When it comes to investing in the baking and snack industries, Chicago-based Arbor Investments looks for middle-market companies — those with $300 million and under in annual sales — that are family- or entrepreneurial-owned and looking to take their businesses to the next level. They’re companies like Gold Standard Baking, a producer of frozen and fresh croissants, Danish and other laminated products, started by the Caparos family in Chicago, or Dallas-based Truco Enterprises that’s run by entrepreneur David Silver and that markets On The Border and other ethnic foods. Arbor Investments provides liquidity and works with the individual management groups to make sure the companies have the tools and direction to grow.
During the past 14 years, Arbor has invested in more than 30 companies and sold off 64% of them — most in six years or less. In our exclusive report, Editor Dan Malovany interviewed Ryan McKenzie and Richard Boos, partners with Arbor, about its operating strategies and what attracts the firm to acquire and invest in the food and beverage industries. For more information on Arbor Investments, visit www.arborpic.com.
Dan Malovany: What is Arbor’s philosophy when it comes to investing in companies, and how is it different from others?
Ryan McKenzie: We look for companies that have a strong management team operating in a defensible niche within the food and beverage industries. Since our founding in 1999, we have had a disciplined segment focus on food and beverage — something other firms have only recently begun to embrace. We work with the management team to take the company to the next level of development. Given our exclusive focus on food and beverage companies, we believe we offer a compelling value proposition to owners seeking a partner through our extensive Rolodex and experience in the space.
Who are the investors behind Arbor, and what are your goals?
Richard Boos: Our investor base is composed of a variety of institutional investors, including pension funds, university endowments and fund of funds, as well as a number of high-net-worth individuals. Our primary goal is to use our capital to add value and grow leading companies in the food and beverage space while generating superior returns for our investors.

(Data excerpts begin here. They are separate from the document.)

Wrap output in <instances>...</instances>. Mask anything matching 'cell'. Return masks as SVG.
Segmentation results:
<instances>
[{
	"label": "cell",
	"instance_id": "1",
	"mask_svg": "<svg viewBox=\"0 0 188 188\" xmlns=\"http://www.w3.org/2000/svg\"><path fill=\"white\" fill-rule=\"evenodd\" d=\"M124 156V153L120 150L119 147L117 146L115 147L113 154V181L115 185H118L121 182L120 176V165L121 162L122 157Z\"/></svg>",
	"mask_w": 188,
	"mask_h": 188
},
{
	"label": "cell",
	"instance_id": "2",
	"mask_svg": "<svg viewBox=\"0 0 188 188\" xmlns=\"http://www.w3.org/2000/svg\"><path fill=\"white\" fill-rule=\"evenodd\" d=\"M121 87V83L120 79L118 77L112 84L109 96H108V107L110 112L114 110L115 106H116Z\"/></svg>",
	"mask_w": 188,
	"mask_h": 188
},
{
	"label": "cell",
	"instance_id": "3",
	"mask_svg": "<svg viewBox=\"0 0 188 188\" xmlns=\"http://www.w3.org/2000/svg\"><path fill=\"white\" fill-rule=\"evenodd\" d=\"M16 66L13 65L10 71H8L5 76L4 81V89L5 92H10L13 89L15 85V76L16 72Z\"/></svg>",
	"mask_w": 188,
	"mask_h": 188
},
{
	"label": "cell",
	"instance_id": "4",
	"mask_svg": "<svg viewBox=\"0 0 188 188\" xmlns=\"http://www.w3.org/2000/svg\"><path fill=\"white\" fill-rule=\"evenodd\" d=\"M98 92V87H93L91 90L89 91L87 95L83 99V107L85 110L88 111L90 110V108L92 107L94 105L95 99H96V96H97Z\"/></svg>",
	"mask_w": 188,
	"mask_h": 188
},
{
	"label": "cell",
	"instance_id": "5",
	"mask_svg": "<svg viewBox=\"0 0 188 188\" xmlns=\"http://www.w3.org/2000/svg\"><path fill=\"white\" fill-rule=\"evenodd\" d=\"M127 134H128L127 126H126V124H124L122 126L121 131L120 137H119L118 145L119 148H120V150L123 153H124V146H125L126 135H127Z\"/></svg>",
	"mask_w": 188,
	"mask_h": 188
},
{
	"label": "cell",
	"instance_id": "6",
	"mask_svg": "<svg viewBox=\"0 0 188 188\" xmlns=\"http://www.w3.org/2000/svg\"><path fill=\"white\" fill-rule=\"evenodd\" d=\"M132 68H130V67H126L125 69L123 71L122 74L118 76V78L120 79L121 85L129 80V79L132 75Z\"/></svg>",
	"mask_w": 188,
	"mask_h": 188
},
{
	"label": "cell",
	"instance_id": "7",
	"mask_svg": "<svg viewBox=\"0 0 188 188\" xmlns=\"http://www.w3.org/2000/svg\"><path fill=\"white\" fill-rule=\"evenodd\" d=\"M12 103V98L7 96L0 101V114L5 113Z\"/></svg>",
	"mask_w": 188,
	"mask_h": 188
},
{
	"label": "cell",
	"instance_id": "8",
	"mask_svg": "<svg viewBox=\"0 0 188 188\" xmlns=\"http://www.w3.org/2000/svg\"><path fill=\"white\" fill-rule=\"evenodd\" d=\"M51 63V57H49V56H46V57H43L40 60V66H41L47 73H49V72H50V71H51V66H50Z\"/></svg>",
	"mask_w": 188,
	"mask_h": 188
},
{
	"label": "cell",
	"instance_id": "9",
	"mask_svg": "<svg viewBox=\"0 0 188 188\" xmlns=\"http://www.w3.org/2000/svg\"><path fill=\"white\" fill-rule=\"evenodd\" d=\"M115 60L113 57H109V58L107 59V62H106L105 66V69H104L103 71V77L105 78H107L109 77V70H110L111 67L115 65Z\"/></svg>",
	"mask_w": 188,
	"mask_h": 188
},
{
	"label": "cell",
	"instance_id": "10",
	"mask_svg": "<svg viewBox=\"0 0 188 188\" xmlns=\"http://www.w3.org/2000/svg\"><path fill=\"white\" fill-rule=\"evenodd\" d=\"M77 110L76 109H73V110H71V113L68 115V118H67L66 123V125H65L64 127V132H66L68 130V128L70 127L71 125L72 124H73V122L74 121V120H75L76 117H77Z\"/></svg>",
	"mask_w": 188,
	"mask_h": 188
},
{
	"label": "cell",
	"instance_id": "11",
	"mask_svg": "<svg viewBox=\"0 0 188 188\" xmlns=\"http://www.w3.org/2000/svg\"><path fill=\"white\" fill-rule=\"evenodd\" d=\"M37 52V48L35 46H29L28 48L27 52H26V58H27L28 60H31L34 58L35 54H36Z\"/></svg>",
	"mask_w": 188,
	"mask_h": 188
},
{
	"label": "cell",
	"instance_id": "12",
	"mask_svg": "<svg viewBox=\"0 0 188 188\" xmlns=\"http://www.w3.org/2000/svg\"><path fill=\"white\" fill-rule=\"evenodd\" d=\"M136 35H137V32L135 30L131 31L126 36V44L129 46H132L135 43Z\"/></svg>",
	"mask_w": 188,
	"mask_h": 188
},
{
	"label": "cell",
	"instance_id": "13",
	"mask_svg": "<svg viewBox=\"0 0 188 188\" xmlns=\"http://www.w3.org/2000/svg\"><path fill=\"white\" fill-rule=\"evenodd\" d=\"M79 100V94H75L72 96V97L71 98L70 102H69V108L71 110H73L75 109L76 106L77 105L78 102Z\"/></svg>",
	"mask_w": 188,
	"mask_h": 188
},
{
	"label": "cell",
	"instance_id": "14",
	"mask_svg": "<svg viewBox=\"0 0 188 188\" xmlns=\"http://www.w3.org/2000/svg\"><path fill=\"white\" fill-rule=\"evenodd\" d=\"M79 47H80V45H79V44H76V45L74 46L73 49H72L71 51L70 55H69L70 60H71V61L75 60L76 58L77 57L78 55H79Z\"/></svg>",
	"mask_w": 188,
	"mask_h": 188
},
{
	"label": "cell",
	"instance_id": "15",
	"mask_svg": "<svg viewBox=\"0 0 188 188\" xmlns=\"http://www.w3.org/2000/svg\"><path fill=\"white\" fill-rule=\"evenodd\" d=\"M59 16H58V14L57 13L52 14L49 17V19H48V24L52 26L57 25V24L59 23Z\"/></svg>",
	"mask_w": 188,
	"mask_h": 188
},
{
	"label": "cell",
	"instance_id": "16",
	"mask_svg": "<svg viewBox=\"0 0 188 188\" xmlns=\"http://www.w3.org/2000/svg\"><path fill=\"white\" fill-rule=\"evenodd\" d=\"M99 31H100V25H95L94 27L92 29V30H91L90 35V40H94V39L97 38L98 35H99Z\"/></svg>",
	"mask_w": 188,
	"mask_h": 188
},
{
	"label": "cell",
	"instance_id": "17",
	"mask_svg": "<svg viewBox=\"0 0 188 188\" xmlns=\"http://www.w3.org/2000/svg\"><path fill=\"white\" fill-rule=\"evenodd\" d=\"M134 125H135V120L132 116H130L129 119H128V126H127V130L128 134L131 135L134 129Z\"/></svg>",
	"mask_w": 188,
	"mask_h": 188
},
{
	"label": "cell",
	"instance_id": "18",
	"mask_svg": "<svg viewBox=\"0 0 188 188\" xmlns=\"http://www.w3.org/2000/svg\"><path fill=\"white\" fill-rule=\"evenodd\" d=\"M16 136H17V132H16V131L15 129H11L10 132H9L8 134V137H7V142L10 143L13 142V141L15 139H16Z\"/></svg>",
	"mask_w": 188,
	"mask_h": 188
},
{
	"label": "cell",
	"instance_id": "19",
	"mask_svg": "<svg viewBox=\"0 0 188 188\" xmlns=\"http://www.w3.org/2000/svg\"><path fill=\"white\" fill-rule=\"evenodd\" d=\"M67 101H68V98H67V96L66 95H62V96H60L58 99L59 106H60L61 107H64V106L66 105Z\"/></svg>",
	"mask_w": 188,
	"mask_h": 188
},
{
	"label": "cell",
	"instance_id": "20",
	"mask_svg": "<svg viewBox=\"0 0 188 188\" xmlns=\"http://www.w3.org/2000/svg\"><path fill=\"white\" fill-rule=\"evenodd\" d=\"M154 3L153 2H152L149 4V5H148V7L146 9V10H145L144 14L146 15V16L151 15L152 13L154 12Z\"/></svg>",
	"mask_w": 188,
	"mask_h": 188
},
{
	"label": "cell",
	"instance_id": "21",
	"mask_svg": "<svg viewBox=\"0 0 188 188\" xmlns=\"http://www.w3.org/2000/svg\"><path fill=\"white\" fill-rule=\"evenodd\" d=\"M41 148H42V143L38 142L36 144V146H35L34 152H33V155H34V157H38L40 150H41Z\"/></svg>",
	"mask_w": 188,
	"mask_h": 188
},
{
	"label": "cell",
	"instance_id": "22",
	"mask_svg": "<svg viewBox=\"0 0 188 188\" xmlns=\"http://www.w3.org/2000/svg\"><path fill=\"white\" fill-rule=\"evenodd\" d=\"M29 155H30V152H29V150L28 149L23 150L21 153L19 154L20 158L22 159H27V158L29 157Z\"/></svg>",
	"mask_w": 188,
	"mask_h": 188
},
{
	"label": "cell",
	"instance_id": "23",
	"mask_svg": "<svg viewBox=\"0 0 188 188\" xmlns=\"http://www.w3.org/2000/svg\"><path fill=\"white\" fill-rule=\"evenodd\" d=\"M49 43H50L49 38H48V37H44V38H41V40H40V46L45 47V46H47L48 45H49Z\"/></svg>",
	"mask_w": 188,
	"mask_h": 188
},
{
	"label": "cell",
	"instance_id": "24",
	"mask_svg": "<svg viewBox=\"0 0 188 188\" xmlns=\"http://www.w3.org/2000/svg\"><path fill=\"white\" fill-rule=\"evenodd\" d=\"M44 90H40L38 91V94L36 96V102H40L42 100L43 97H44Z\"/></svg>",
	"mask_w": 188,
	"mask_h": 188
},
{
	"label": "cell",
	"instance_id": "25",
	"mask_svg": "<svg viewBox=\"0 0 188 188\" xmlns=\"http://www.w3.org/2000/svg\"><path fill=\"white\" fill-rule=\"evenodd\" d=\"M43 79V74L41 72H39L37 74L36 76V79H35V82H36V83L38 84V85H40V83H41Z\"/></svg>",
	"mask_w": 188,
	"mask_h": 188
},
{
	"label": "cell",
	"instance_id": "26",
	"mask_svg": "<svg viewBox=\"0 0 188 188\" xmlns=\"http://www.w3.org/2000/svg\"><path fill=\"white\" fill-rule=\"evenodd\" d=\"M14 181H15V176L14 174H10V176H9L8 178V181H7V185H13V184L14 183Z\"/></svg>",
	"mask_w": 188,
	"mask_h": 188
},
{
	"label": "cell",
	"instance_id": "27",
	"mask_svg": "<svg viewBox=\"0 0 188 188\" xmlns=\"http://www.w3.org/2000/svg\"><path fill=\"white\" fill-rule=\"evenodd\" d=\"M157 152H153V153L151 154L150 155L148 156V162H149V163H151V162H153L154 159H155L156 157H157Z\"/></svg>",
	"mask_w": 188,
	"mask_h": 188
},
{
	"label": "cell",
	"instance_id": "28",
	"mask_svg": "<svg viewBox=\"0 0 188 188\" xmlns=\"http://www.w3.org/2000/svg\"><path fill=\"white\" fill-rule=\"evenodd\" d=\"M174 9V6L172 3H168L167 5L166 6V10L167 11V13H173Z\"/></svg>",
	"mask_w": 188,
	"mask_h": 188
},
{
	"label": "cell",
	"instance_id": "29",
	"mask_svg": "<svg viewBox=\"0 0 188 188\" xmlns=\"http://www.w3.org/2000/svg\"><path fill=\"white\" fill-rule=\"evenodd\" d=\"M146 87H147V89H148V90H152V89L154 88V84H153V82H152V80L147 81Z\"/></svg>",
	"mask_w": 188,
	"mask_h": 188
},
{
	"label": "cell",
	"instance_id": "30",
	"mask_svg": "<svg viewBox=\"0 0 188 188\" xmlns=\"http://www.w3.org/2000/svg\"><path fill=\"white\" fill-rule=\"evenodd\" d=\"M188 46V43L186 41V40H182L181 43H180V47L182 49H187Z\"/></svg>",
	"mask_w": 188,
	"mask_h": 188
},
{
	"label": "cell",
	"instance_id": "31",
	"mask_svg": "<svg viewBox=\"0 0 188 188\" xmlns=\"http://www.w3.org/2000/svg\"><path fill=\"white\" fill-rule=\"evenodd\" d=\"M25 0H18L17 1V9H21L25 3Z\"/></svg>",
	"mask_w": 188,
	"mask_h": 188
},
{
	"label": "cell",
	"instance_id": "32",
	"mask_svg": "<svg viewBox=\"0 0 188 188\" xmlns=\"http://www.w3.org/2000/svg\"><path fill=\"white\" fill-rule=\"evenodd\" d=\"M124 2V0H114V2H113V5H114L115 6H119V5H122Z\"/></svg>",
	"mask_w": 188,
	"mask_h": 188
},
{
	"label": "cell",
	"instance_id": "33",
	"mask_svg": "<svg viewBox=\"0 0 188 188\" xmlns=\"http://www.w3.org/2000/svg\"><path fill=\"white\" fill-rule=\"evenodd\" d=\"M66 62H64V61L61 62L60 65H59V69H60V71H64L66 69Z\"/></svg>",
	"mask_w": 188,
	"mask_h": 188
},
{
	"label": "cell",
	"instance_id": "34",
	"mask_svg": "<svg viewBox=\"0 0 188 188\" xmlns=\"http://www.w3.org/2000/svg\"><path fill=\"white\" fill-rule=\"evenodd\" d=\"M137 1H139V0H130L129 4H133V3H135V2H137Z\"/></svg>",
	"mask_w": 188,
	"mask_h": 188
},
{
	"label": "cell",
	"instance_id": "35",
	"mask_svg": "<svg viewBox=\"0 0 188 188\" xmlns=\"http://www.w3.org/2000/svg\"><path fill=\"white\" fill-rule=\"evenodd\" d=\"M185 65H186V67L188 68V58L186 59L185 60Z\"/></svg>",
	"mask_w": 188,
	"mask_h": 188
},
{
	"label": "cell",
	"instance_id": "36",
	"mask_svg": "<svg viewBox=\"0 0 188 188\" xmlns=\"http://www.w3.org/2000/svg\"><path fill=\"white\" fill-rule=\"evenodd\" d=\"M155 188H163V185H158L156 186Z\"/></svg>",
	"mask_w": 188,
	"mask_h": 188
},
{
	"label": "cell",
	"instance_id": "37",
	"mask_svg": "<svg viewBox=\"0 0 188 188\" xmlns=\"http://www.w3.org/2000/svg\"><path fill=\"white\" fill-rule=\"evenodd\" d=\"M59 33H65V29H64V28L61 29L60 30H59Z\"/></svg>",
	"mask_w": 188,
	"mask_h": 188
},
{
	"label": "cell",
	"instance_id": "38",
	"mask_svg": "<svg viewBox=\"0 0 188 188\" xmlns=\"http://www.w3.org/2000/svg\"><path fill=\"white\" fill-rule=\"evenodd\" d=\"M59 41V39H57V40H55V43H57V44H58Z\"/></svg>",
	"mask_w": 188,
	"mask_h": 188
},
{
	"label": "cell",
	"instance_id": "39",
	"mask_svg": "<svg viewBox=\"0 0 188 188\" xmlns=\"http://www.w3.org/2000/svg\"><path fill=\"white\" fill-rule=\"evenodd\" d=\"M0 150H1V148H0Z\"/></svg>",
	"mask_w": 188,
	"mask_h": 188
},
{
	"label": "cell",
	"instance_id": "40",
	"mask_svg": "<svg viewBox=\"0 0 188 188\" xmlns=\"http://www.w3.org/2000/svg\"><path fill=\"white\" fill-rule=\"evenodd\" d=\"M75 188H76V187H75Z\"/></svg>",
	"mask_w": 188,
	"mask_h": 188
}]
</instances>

What attracts Arbor to small- to mid-size companies in the food industry?
Mr. Boos: Our team consists of lifelong food and beverage professionals with deep experience, expertise and contacts in the industry. We believe our unique position as the market maker and leading financial sponsor within the middle-market food and beverage industries allows us to serve as a growth catalyst for companies that are at a pivotal point in their existence. Through generating new customer opportunities, inserting strategic planning processes, reinforcing management team depth and providing unparalleled functional discipline support, we have successfully assisted more than 30 middle-market food and beverage companies in achieving their full potential.
What attracted you to invest in companies like Gold Standard and Truco Enterprises?
Mr. McKenzie: We are a strong believer in the importance of chemistry when selecting a business partner. Over time, we were able to build meaningful relationships with the Caparos family (owners of Gold Standard Baking) and with Dave Silver (owner of Truco Enterprises). The trust we developed allowed for smooth transitions into both partnerships. Furthermore, we provided the right solution to the sellers in both instances: liquidity with continued equity participation to the Caparos family at Gold Standard and liquidity and continued management responsibilities to Dave Silver at Truco.
What would not be a good fit for Arbor Investments?
Mr. McKenzie: Companies with no tie-in to the food and beverage space or companies with more than $100 million in EBITDA would not be good fits with Arbor. Furthermore, we tend to avoid companies with a commoditized end product that provides little to no value add.
What is your strategy for developing value with these companies?
Mr. Boos: After acquiring a company, we immediately embark on an intensive strategic planning process to establish goals and implementation plans. We then insert our functional discipline team to install state-of-the-art accounting and information systems. Next, we work with the existing management team to augment management depth wherever necessary, often pulling from our operating partner team or our network of contacts within the industry. Finally, we seek to leverage our retail and foodservice relationships to generate new customer opportunities and fuel growth.
How do you manage these various operations?
Mr. Boos: We work with management teams to create businesses that develop innovative, high-quality products at a compelling value for our customers. By establishing proper tracking metrics and goals, introducing new customer relationships through our network and applying operational best practices, we are able to bring significant value to our portfolio companies.
How do you determine when to exit an investment?
Mr. McKenzie: There are a number of factors that go into determining the proper time to exit a portfolio company. As a general industry average, portfolio companies are usually held for four to six years. We look at each investment individually to determine where it is in its lifecycle.
How does Arbor take companies to their next chapter?
Mr. Boos: In many cases, our portfolio companies are family- or entrepreneur-owned businesses that have been enormously successful but are still not quite on the radar of the Fortune 500. When we partner with a company, we seek to grow the businesses to attract the leading companies in the food and beverage space.
Another example of a transition we can help facilitate involves family or entrepreneur owners that want to achieve some liquidity while maintaining a significant equity stake going forward. We provide flexibility in how we structure transactions so we can help sellers achieve their goals.
Mr. McKenzie: We offer extensive experience in acquiring and operating food and beverage businesses, significant flexibility in the structuring of transactions and a value-added partnership proposition with a successful track record.